→ **Exercise instructions**:
Revise the spring house wall thread from "## jlawrence42 (Jun" up to and including "post them after....)", swapping every "concrete" for "cinder block" and leaving everything else as it stands.
━━━ Document passage
# Patch repair a spring house wall?



## jlawrence42 (Jun 12, 2007)

My family owns property with a small house with water fed by a natural spring.  The spring was protected about 30 years ago with a spring house made with concrete walls, probably about 2 inches thick.  This year I discovered that one of the concrete walls has partially crumbled. leaving an opening of roughly 1 foot by 2 feet.  The rest of the wall is still more or less intact, although I assume it will eventually need to be replaced.  

I will be going up there this weekend and I would like to close it back up to protect the water supply from outside contamination such as animals.  Can someone give me some advice as to how I should go about a quick repair of this concrete wall?  I have very limited experience with masonry but I'm game to learn.  (Sorry no digital pictures this time but I will be happy to post them after....)

Jake


----------



## Square Eye (Jun 13, 2007)
━━━━━━
━━━ Data below
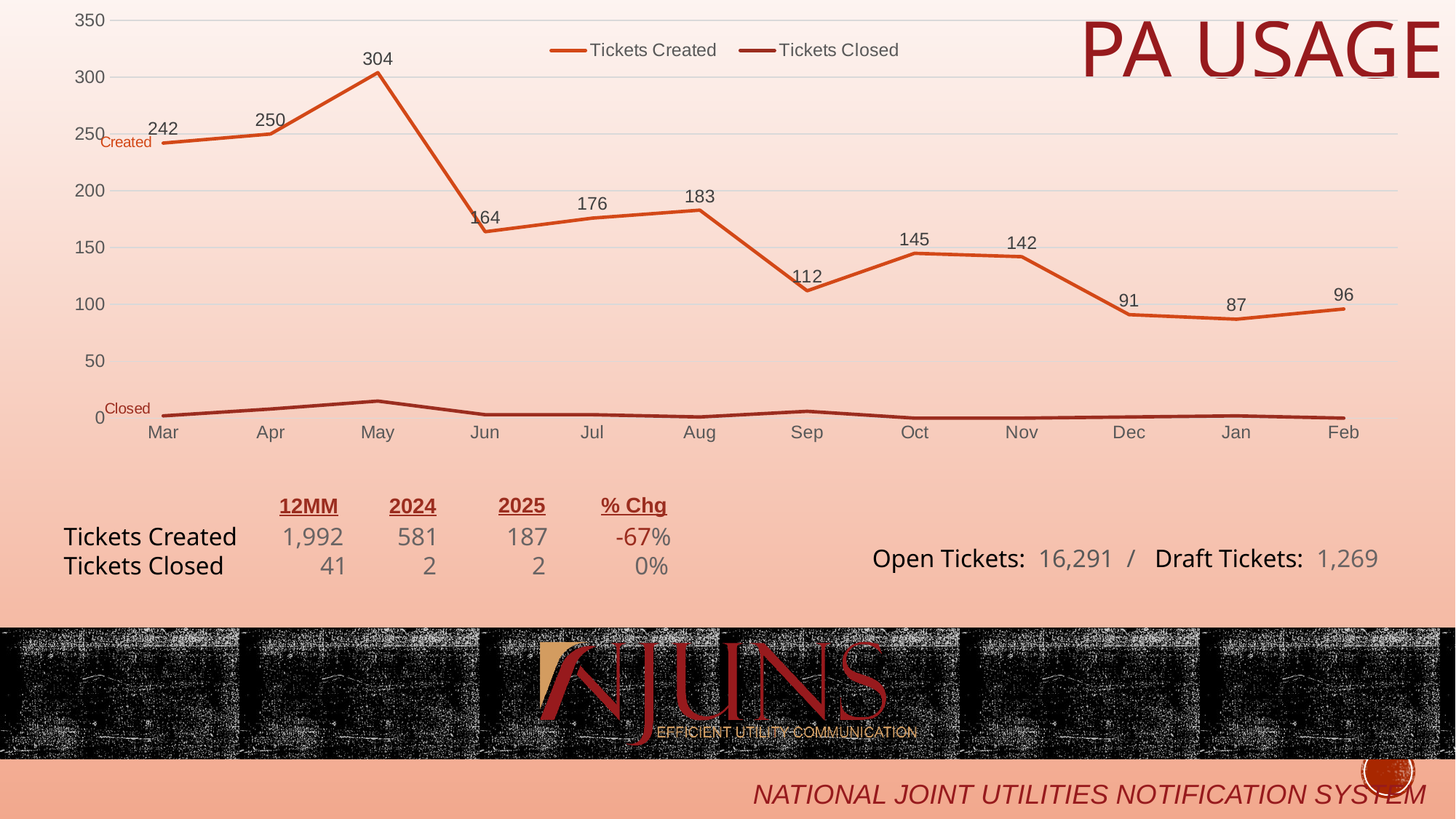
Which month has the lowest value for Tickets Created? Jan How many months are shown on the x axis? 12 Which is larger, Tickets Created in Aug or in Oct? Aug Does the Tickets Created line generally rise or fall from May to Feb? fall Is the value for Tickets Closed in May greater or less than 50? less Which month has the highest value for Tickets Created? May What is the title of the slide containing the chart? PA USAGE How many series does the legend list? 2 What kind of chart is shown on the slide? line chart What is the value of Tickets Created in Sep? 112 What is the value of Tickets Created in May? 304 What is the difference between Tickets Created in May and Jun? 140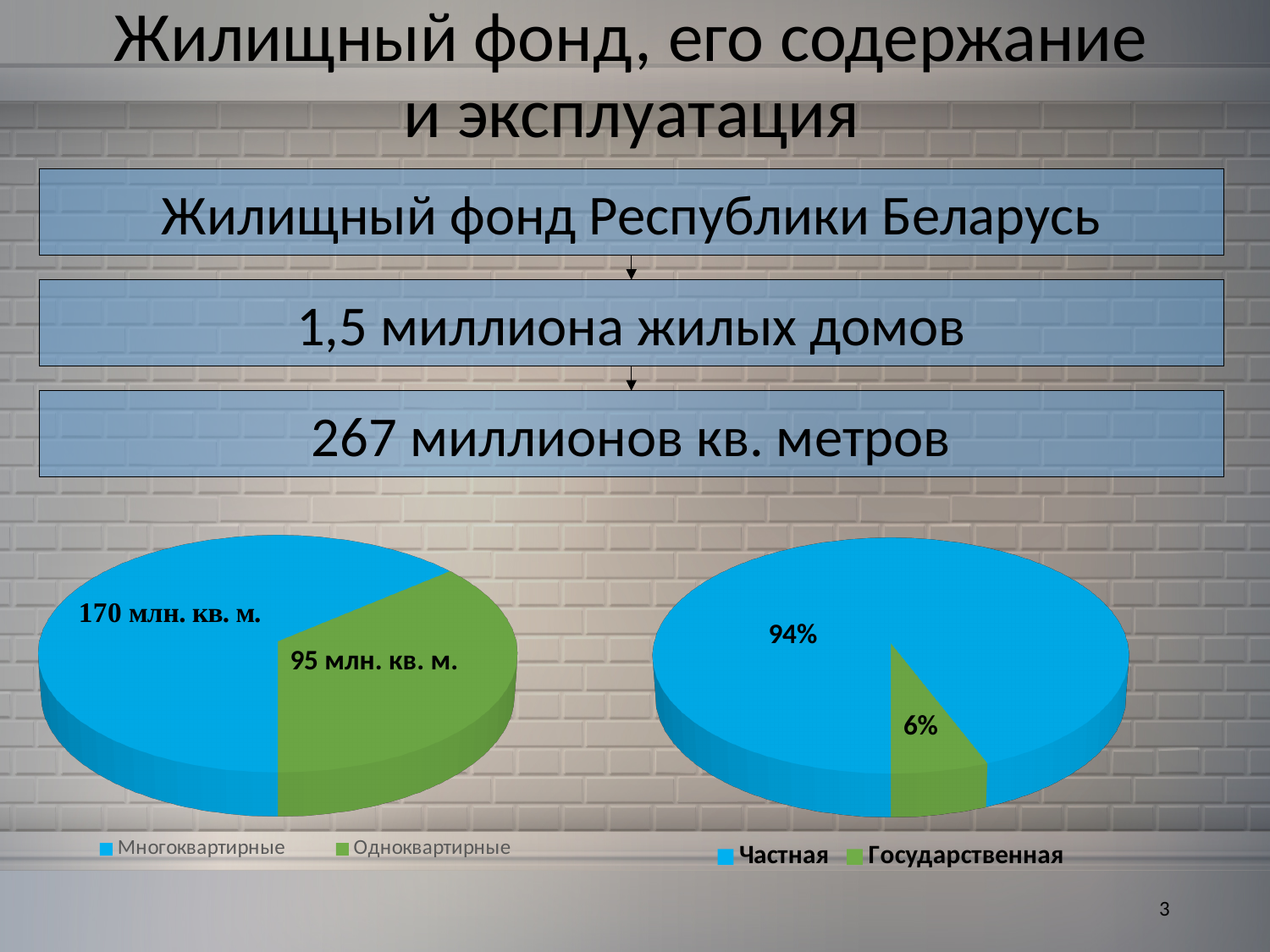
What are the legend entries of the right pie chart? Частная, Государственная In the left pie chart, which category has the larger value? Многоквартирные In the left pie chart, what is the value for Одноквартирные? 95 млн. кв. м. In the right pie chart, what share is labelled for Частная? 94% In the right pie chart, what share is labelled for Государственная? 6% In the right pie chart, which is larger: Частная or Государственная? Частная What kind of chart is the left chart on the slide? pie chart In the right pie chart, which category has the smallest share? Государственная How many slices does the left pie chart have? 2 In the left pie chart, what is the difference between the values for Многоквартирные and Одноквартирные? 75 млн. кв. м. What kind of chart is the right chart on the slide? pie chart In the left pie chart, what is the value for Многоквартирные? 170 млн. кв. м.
━━━━━━
→ **Exercise result**:
## jlawrence42 (Jun 12, 2007)

My family owns property with a small house with water fed by a natural spring.  The spring was protected about 30 years ago with a spring house made with cinder block walls, probably about 2 inches thick.  This year I discovered that one of the cinder block walls has partially crumbled. leaving an opening of roughly 1 foot by 2 feet.  The rest of the wall is still more or less intact, although I assume it will eventually need to be replaced.  

I will be going up there this weekend and I would like to close it back up to protect the water supply from outside contamination such as animals.  Can someone give me some advice as to how I should go about a quick repair of this cinder block wall?  I have very limited experience with masonry but I'm game to learn.  (Sorry no digital pictures this time but I will be happy to post them after....)